The truth is somewhat different. George W Bush represents what Hunter S Thompson once described in reference to Richard Nixon as the dark, venal and incurably violent side of the American character.
To protest against George W Bush is not to protest against America or its people, but against the kind of America he is creating and the implications it has for the world at large. Thousands of Americans have been arrested for protesting against the kind of world he wants to build, for fighting for the very freedom, equality and democracy he hypocritically claims to embrace.
The motivations for protesting against Bush, both here and in the Unites States, are incredibly varied. The marches in Ireland at the weekend will be a coming together of as disparate an array of groups and individuals as has ever assembled.
Gay rights activists will march against his attempts to insert a ban on gay marriages in the US Constitution.
Environmentalists will oppose his withdrawal from the Kyoto Protocol and policies that drew the lowest possible grade from the American League of Conservation Voters, who claim that 'Under the Bush administration corporate polluters have been allowed to write the laws'.
Supporters of the Palestinian people will march against his decision to recognise Israel's claim to parts of the West Bank brutally annexed by the Israeli Government, described as one of the greatest diplomatic triumphs for Israel in a generation, and his continued funding for the occupation of Palestine.
Civil rights activists will march against his treatment of internees in Guantanamo, the torture of Iraqi prisoners in Abu Ghraib prison and the roll-back of civil liberties in the US under the misnamed Patriot Act.
Anti-capitalists, drop the debt campaigners, Christians, Irish, Americans, Europeans, students, trade unionists, Muslims, anarchists, republicans, democrats, socialists and a range of other people will come together to say that another world is possible.
But perhaps no one issue will galvanise as many people as his criminal and brutal programme of military expansionism in the Middle East. The civilian death toll alone in Afghanistan is almost 4,000. In Iraq, the lowest estimates are in and around 10,000 dead.
837 US servicemen and women have also lost their lives in what many of them no doubt genuinely believed was a noble struggle for liberty rather than a naked grasp for bigger corporate profit margins. The estimated cost of the war in Iraq so far is a staggering $119 billion, enough to hire over 2 million teachers or built 1.7 million homes in the US.
Protesting against a war that has cost thousands of American, Iraqi and Afghani lives and which was based on falsified evidence is supposed to be anti-American. It is the kind of simplistic knee-jerk thinking that is a regrettable feature of Irish media commentators.

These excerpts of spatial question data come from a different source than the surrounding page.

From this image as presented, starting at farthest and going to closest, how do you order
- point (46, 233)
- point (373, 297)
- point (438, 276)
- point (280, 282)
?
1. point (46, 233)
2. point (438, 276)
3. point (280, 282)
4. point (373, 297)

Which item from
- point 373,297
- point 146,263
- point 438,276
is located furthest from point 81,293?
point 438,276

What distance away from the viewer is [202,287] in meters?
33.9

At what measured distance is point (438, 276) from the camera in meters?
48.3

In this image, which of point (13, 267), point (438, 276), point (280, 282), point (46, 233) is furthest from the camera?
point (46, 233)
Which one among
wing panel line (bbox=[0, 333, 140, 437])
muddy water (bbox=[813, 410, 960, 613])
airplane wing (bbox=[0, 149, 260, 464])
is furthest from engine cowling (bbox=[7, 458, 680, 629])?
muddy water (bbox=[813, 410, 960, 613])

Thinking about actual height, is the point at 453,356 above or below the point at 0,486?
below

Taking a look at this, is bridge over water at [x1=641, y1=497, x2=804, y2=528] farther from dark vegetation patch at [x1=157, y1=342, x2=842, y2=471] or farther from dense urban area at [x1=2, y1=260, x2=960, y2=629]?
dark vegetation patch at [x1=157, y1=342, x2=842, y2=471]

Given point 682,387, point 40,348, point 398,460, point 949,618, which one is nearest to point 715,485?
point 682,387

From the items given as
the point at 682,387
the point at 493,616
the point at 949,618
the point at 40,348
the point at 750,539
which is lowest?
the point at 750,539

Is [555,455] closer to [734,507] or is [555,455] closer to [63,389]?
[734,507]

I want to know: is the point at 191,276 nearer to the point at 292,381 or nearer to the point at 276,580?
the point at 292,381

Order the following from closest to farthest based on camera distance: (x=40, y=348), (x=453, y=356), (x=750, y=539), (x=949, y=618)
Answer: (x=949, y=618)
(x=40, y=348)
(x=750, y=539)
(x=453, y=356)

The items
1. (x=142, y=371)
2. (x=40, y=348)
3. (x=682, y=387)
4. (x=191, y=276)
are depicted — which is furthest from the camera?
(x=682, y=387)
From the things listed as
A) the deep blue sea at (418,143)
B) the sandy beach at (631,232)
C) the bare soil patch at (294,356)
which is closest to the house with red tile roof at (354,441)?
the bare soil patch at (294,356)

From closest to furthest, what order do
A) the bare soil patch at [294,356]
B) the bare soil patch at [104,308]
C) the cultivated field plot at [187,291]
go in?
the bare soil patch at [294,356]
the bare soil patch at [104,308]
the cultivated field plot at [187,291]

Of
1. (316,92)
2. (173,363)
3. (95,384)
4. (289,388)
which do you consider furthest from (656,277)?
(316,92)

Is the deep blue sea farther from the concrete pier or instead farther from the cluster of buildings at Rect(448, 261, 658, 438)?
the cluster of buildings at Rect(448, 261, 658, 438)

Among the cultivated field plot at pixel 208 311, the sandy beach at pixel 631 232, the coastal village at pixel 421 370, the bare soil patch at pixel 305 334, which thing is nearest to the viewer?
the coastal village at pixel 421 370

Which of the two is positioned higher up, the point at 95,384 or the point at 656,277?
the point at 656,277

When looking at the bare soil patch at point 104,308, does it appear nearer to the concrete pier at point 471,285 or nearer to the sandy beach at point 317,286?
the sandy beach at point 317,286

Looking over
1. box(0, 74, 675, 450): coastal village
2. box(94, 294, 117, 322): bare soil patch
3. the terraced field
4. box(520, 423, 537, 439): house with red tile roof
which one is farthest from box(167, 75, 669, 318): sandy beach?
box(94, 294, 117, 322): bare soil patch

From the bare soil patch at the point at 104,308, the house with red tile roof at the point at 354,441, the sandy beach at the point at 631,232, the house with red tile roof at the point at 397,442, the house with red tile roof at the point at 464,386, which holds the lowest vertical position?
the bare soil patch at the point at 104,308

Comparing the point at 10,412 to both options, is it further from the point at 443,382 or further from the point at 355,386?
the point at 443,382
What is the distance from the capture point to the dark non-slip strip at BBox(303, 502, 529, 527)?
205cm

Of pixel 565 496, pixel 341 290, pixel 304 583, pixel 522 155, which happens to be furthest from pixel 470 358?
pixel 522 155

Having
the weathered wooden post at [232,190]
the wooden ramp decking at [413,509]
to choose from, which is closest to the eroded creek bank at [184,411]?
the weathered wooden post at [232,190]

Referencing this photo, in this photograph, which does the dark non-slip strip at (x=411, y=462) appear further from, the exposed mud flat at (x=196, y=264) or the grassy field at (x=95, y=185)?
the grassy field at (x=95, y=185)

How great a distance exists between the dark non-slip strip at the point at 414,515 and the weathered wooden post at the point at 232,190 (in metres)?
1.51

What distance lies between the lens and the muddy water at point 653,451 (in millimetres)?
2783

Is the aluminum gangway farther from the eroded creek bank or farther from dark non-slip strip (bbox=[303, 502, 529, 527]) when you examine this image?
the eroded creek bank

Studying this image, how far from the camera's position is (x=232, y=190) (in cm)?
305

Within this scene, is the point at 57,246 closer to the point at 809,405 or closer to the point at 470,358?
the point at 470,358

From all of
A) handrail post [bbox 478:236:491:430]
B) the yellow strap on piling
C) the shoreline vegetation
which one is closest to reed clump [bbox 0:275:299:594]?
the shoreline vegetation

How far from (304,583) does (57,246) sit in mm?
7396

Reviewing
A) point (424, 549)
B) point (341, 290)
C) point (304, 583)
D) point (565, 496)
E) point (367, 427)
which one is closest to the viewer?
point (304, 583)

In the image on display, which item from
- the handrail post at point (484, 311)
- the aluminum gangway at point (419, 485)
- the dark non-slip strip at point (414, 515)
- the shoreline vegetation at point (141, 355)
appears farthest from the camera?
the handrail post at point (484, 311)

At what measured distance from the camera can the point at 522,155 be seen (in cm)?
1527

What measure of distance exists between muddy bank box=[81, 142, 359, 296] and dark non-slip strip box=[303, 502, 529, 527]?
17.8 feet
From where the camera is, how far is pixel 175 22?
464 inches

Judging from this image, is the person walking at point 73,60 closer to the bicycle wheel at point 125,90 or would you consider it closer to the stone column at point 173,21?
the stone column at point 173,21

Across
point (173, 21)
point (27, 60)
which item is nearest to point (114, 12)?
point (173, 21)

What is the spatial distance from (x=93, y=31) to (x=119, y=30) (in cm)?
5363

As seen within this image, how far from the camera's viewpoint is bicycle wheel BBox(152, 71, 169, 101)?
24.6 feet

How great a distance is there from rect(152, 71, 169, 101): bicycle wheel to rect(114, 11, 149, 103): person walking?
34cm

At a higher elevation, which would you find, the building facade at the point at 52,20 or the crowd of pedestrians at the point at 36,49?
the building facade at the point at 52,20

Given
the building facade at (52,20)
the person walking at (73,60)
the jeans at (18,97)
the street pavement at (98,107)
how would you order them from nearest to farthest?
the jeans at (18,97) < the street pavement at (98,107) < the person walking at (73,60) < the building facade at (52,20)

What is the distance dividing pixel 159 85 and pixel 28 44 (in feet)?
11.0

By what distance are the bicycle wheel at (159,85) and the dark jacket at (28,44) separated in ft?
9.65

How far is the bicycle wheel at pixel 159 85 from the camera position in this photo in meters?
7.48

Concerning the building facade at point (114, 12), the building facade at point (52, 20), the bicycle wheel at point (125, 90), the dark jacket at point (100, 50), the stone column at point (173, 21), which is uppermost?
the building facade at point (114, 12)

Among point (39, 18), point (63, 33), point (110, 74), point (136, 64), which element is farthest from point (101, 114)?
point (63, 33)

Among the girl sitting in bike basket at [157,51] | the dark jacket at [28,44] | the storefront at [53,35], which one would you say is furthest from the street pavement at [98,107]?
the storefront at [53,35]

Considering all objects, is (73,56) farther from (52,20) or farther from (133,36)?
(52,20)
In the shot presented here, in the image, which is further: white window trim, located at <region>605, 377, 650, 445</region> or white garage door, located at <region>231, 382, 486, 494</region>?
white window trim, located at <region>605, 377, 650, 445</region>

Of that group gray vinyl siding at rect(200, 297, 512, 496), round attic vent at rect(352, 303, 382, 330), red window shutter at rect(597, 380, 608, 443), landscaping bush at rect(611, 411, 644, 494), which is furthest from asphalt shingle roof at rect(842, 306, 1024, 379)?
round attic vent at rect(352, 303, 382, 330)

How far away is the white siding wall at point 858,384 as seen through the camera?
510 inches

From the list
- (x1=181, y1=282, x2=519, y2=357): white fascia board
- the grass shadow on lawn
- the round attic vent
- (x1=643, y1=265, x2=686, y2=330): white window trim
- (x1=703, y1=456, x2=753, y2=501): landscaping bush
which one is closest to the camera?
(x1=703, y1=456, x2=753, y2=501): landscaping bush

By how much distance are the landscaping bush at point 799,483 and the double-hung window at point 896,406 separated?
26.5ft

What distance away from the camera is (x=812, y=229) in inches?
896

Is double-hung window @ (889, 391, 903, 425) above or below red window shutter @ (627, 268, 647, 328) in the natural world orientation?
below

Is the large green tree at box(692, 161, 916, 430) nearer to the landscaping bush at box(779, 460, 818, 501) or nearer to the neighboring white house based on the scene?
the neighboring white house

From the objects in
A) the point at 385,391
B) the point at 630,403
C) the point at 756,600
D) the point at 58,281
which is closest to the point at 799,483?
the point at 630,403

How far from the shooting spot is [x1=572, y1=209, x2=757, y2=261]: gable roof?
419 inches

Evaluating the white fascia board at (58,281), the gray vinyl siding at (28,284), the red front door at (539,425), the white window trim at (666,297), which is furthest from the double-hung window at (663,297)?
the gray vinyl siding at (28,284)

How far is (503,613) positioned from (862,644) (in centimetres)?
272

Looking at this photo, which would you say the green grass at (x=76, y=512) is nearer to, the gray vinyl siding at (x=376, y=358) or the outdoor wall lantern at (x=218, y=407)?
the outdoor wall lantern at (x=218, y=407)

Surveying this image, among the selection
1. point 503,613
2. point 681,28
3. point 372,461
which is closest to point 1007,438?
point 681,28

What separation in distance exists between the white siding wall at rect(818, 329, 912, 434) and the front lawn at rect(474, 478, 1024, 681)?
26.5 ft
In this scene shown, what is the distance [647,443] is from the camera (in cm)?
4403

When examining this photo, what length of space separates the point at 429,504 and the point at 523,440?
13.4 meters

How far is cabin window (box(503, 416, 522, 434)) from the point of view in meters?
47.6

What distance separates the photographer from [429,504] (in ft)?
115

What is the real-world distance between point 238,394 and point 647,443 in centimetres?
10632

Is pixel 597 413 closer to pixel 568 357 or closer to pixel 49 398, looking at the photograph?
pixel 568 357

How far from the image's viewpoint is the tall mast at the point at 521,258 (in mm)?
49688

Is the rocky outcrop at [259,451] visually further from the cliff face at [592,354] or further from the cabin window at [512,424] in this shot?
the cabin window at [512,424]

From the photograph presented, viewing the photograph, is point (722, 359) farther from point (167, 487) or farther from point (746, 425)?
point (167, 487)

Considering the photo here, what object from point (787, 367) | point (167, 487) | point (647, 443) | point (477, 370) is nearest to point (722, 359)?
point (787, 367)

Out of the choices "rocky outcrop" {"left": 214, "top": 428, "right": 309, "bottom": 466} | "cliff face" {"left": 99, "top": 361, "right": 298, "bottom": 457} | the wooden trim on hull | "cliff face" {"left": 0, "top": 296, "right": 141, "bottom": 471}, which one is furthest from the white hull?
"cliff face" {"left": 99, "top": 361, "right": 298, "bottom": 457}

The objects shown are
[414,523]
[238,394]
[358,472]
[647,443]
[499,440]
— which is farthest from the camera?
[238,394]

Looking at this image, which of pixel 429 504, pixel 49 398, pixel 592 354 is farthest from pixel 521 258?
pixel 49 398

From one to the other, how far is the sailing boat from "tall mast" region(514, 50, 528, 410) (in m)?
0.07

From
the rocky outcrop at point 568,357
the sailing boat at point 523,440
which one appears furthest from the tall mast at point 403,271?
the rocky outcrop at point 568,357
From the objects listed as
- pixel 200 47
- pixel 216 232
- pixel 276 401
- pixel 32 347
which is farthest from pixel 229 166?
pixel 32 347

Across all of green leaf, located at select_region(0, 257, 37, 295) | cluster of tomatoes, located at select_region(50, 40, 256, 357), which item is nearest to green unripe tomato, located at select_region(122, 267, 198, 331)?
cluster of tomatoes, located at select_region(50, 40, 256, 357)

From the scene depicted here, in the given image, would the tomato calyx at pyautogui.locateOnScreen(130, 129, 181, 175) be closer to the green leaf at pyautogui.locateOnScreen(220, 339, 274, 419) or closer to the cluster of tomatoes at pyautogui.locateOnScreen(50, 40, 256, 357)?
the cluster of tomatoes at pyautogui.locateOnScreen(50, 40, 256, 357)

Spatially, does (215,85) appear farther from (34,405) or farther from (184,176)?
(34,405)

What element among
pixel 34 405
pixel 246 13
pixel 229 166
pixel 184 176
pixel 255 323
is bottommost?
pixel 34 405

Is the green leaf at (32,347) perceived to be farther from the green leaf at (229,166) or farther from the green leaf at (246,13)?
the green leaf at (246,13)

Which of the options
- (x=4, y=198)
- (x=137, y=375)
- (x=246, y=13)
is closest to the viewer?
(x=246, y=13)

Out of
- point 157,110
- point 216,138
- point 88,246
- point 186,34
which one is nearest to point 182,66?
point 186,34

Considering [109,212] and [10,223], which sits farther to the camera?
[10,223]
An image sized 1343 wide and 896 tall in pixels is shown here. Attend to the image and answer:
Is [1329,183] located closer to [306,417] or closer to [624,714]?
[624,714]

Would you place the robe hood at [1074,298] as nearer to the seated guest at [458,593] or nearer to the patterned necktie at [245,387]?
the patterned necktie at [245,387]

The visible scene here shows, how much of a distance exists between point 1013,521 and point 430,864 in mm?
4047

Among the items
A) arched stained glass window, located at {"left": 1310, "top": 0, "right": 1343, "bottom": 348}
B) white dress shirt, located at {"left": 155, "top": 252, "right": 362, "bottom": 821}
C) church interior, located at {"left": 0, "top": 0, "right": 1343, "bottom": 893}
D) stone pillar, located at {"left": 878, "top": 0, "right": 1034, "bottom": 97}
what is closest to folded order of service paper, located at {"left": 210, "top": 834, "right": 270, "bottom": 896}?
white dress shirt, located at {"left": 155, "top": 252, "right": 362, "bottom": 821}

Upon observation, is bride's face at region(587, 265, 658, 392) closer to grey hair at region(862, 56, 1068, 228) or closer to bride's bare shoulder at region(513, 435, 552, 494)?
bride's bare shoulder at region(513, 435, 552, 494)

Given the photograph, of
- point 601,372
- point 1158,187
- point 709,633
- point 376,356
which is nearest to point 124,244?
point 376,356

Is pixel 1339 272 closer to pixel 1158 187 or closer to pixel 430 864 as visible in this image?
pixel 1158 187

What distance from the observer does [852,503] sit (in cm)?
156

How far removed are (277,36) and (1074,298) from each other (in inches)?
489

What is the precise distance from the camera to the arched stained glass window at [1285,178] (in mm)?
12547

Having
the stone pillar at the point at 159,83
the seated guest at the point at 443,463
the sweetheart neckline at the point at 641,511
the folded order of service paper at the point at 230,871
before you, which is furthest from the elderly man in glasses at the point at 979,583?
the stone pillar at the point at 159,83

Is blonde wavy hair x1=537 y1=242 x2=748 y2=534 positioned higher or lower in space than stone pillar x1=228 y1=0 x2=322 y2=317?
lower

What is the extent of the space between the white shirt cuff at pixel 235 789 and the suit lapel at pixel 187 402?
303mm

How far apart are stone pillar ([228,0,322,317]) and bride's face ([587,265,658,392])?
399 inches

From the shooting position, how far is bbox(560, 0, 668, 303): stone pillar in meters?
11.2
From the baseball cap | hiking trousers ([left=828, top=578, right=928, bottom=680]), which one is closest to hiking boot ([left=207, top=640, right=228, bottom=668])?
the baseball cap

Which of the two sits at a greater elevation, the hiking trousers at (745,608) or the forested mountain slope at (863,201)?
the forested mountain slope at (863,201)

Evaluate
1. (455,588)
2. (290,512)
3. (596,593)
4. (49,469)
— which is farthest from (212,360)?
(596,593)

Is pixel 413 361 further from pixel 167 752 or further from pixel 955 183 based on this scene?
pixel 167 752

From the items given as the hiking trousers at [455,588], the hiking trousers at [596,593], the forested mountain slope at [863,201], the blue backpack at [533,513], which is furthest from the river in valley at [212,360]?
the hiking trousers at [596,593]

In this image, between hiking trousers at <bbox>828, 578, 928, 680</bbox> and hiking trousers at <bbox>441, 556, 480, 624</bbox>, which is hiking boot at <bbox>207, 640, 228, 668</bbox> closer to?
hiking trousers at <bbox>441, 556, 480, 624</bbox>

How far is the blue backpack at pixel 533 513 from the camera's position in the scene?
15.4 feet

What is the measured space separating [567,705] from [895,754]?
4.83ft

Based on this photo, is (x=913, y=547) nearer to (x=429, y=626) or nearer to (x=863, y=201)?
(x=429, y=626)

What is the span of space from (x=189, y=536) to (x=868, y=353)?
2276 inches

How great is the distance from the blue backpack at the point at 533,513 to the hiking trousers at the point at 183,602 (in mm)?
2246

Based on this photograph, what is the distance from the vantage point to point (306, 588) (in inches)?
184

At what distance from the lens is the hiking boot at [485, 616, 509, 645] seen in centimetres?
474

Those who supported the war on Iraq never attempt to explain what this means for the millions of Americans opposed to the war. Are they unpatriotic anti-Americans?
The councils of more than 100 US cities, including Los Angeles, Chicago, Philadelphia, and New York, passed motions opposing the war in Iraq, along with various American universities and trade unions. The families of some US troops have set up Military Families Speak Out to oppose the war on Iraq. Are the families of September 11th victims who campaign against the war in Iraq, anti-American?
Opposing the war in Iraq, or George W Bush's politics is not anti-Americanism. It is opposition to a government whose policies, beliefs and actions hundreds of millions of people across the world, not least in the United States itself, find morally, utterly repugnant.
Attempts by the establishment media to misrepresent protestors will no doubt continue, but the protests this weekend should be an act of solidarity not just with the people in Palestine, Iraq and Afghanistan, suffering as a result from the actions of the US Government, but with the millions of Americans opposed to Bush. It is for them too that we march.
In 1917, the US Senator Robert La Follette said of his own Government: "Every nation has its war party. It is not the party of democracy. It is the party of autocracy. It seeks to dominate absolutely. It is commercial, imperialistic, ruthless. It tolerates no opposition... If there is no sufficient reason for war, the war party will make war on one pretext, then invent another."
The description fits George Bush and his band of neo-conservative, draft dodging armchair generals perfectly. Standing up to them this weekend is not anti-American. It is simple humanity.